Real estate agents who speak Spanish have an edge over their competitors, and real estate companies looking to expand into Hispanic and other growing ethnic populations need to do their homework and not treat all home buyers alike.
That was the wake up call given to realty agents today from the results of an ethnic survey commissioned by the Real Estate Center at Texas A&M University. “Home Buying Among Ethnic Groups” examines attitudes and expectations of Hispanics, whites, blacks and Asians.
“Hispanics told researchers that they prefer or need to work with an agent who speaks their own language when engaged in real estate dealings,” Center Associate Director Gary Maler said. “More than any other ethnic group, Hispanics say they feel uncomfortable handling business transactions in English.”
The potential real estate market among Hispanics is sizable, with 48 percent of respondents who do not own a home saying they’ll likely purchase a home in the next two or three years.
The Center surveyed 4,000 Texans in telephone interviews.
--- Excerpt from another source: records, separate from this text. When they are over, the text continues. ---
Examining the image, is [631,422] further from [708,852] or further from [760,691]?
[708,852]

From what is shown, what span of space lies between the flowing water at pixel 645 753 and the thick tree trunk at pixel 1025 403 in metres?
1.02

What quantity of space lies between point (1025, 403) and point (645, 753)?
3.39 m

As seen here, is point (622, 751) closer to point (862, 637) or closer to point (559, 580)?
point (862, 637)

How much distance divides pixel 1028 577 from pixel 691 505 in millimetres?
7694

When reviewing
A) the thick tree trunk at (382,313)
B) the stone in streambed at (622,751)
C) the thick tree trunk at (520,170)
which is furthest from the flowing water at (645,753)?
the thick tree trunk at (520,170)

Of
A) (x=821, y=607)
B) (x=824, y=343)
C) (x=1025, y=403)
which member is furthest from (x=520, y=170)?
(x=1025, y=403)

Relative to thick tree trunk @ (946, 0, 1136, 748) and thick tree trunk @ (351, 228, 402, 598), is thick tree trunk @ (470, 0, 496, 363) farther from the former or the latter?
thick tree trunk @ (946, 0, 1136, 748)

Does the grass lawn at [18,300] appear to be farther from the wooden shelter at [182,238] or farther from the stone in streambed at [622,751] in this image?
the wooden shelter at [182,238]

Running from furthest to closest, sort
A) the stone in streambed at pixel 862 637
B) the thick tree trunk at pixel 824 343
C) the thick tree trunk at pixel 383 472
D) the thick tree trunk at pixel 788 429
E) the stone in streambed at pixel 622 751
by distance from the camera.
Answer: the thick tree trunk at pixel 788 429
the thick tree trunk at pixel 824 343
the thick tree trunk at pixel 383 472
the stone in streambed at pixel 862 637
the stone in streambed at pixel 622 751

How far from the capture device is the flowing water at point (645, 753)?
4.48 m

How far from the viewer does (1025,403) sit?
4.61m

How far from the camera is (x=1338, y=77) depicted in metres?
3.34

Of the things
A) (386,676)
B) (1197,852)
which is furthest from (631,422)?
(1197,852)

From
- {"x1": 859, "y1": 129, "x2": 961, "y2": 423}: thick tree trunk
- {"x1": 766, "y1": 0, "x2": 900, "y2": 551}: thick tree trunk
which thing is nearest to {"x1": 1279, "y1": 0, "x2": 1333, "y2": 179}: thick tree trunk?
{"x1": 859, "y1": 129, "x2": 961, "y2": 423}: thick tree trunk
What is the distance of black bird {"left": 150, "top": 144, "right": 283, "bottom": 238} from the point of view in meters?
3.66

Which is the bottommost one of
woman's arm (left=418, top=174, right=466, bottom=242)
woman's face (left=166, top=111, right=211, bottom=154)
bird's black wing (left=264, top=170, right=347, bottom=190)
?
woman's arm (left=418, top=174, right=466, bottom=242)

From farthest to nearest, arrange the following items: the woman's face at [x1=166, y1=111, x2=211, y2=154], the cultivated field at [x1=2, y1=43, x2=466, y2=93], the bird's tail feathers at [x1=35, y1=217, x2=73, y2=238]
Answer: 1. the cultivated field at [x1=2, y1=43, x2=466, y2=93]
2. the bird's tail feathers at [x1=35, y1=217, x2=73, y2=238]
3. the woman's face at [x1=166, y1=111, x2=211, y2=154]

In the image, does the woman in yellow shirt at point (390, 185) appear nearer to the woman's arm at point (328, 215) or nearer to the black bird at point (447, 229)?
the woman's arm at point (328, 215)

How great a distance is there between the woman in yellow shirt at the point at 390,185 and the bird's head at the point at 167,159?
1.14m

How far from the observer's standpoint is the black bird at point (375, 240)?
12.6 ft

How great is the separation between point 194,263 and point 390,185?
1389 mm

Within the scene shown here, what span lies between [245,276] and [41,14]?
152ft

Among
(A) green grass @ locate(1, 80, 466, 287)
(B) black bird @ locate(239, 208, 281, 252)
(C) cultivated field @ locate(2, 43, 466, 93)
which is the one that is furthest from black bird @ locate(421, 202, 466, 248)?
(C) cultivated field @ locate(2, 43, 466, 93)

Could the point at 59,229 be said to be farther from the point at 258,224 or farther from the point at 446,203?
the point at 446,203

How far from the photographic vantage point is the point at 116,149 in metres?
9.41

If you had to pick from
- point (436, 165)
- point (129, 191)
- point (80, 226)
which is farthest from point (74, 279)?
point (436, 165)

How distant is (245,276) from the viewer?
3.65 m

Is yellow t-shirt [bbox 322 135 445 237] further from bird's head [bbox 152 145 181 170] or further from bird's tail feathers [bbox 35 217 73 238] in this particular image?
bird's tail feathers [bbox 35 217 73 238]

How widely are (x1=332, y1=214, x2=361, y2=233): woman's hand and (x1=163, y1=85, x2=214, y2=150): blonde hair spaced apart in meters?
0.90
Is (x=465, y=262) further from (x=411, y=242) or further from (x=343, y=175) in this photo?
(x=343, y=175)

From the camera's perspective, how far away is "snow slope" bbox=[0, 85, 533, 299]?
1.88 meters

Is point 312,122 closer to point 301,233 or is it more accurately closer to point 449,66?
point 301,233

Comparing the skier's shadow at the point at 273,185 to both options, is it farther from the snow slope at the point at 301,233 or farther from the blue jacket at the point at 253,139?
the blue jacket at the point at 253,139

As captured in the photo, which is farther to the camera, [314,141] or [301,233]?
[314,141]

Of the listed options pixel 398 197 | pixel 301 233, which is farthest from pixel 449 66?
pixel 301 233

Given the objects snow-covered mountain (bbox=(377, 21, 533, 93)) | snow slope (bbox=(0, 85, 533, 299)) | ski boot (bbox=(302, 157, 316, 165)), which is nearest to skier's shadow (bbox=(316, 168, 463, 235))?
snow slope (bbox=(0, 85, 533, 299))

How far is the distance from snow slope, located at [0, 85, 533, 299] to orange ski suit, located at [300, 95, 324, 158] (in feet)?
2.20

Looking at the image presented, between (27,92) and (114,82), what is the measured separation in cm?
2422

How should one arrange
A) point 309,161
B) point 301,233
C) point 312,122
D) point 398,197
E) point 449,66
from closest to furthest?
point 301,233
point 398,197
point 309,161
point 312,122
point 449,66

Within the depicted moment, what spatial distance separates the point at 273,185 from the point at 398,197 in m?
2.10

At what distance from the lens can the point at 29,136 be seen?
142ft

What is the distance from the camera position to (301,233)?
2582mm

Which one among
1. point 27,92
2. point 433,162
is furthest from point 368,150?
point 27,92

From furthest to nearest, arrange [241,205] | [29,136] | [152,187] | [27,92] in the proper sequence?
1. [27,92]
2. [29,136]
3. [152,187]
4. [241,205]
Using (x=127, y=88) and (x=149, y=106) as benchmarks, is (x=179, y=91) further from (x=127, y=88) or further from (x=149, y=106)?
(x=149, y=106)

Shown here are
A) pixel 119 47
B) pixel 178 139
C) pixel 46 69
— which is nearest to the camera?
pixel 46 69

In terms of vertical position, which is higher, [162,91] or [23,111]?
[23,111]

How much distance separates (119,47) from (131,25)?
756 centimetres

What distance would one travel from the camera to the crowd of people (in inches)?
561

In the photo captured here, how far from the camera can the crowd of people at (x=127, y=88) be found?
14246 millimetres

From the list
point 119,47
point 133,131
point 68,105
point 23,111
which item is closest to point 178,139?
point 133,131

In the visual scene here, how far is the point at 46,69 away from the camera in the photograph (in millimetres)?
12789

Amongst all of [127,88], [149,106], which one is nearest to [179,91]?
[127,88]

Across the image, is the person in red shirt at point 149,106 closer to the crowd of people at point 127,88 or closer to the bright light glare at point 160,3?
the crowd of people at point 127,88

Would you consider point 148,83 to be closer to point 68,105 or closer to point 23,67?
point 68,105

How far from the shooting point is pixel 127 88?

Respondents included more than 1,800 Hispanics, 880 whites, 772 blacks and 481 Asians. The U.S. Census Bureau projects the U.S. population in 2040 will be 53 percent Anglo and 47 percent non-Anglo.
Of the four ethnic groups surveyed, Hispanics had the least experience with real estate agents and with home ownership. Hispanics are most likely to have never used an agent to buy or sell a home.
Certain home buying behaviors and attitudes are common among Hispanic respondents, such as regarding family as a primary source of information and advice, the survey found. Unlike the other groups surveyed who turn to an agent or broker first for real estate advice, Hispanics are more likely to first consult a parent.
“Real estate agents should think in terms of family, friends and relationships when working with Hispanics. If agents provide good service, referrals from family members should follow,” Maler said.
More than half of the Hispanics surveyed believe it is difficult to qualify for a mortgage and Hispanics are less likely than other groups to consider the home-buying process easy. This represents an opportunity for real estate agents to educate clients about financing options and the real estate process.
Most Hispanics surveyed said they are comfortable buying a home with a small down payment. However, fewer Hispanics said they are willing to extend themselves financially by making larger monthly payments than they currently are making as renters to be able to own a home. Hispanics have the lowest expectations of what they will pay for a home, and are the most financially conservative group of the four ethnic groups surveyed.
Many Hispanics of all income ranges said they prefer an agent who can relate to them, speaks Spanish, has the same ethnic background, is young and has a neat workspace.
All survey respondents said they want the real estate agent to manage the closing process in its entirety. They consider it important for the agent to explain the process, explain contracts, set the right asking price and negotiate on their behalf.
“All home buyers expect the same basic set of real estate services,” Maler said. “However, the delivery and approach used by an agent should vary depending on many factors, including ethnic background.”
Among the specific ethnic-group findings, blacks were more likely to view all aspects of the home-buying process as easy and had high opinions of real estate agents. This group was more likely to think using an agent is a good idea. When they need real estate advice, blacks first go to a broker or agent, then parents and then to a mortgage company. Blacks also think it is hard to qualify for a mortgage loan.
Asians were more likely than the other groups to buy a home in the next few years. They said they’re willing to pay more than their current rent to own a home. Asians had positive views of real estate agents and said they rely on agents for advice and information. Asians are the most likely group to successfully negotiate real estate fees, and they visit the most homes before making a decision.
Whites were least likely to buy a home in the next few years. They are the group that is most willing to pay significantly more than their current rent to own a home. While whites think most aspects of the home-buying process are easy, survey respondents said the biggest difficulty is finding an agent they are comfortable with. Whites think it is a good idea to use an agent to buy and sell a home.